We observed a strong positive association between changes in cystine levels and increasing parity which has not been previously reported in the literature. We found metabolite decreases of similar magnitude to those found by Ho et al. [7]. In addition, we observed an association between non-white race and a greater decrease in several metabolite plasma levels. However, the role of race is one to be examined in a larger, more racially/ethnically diverse population of women. Although we were unable to perform cluster analyses or conduct a comparison of normoglycemic controls to women with GDM, investigations of these questions may be of interest. Furthermore, we did not find abnormalities of branched chain AA with increasing BMI as reported by Batch et al. [28] which might be because of our small population size.

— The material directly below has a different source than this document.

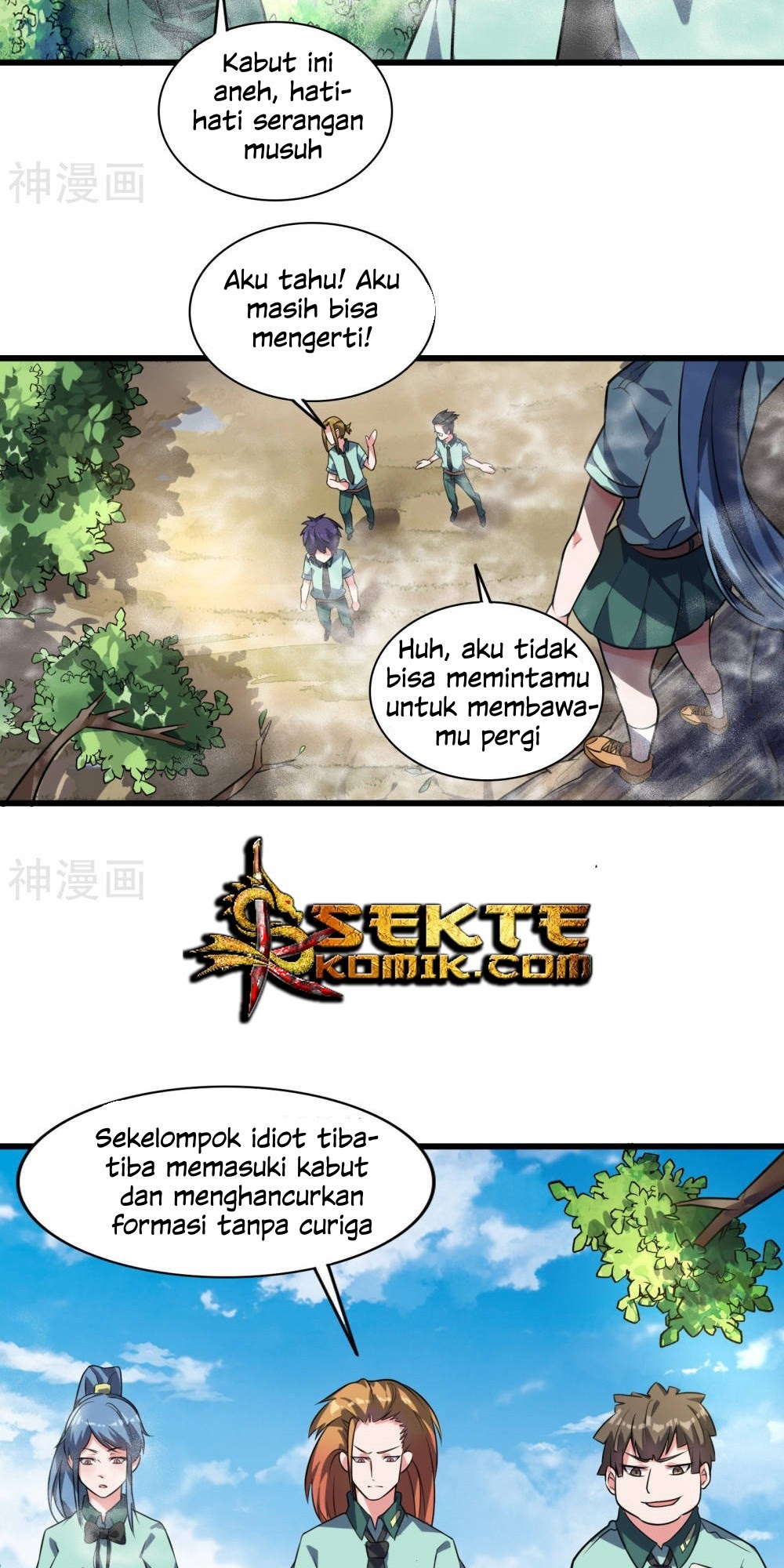 Devil Warlord Chapter 11 Gambar 4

One notable limitation of this study is the sample size. We were unable to adjust for multiple comparisons as might be done in a large study population. Moreover, the limited sample size and the high degree of correlation among delta amino acids magnified the risk of overfitting the data due to collinearity, thereby limiting our ability to perform cluster analyses and draw extensive conclusions from these data. Consequently, we were similarly restricted in our ability to draw conclusions regarding relationships between metabolite changes and subgroups of race and parity.

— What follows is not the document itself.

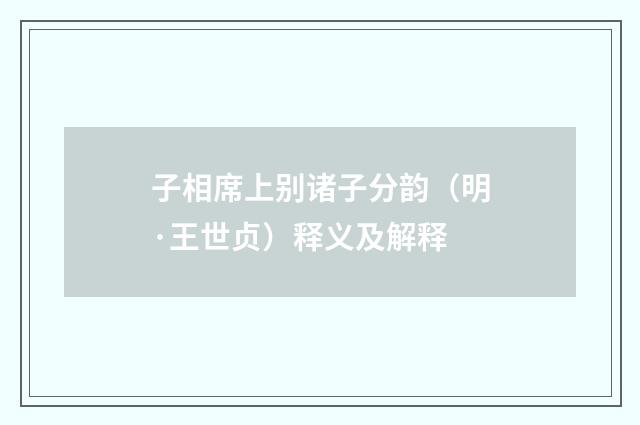 子相席上别诸子分韵（明·王世贞）释义及解释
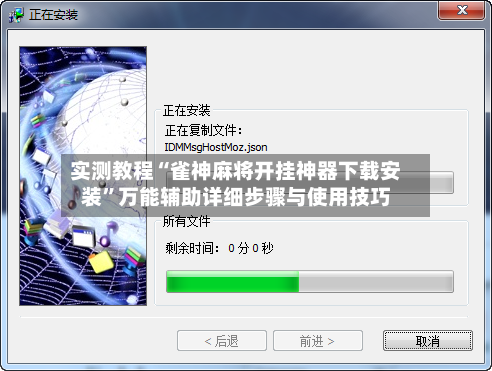 实测教程“雀神麻将开挂神器下载安装”万能辅助详细步骤与使用技巧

Recent examinations have examined metabolite profiles in populations of currently pregnant women with uncomplicated [22] and complicated 22, 29, 30 pregnancies and found that certain AA were elevated in women with insulin-resistance compared to women with NGT. These metabolites, however, have not been consistent across studies. Future studies with larger cohorts could utilize cluster analysis based on measures of insulin resistance such as the G/I ratio or HOMA-IR in order to begin to clarify metabolic pathways of clinical interest. For example, Wang et al. [11] demonstrated a substantial increase in the predictive value of AA in participants with T2DM versus those with NGT when three AA were considered together rather than separately. This study, however, extends the current literature by examining the relationship between metabolite responses and the biochemical and behavioral parameters associated with insulin resistance and prediabetes status.

Conclusion

To our knowledge, this is the first study to focus on the metabolomic responsiveness to an OGTT in women with a history of GDM. The identification of the role of postpartum behaviors, like breastfeeding, on metabolite responsiveness to an OGTT is novel and may facilitate our understanding of how best to risk-stratify and intervene in those women at high risk for metabolic diseases. The importance of this exploration in postpartum women is the impetus for closer examination of these relationships and the specific pathways implicated in the pathogenesis of T2DM after GDM.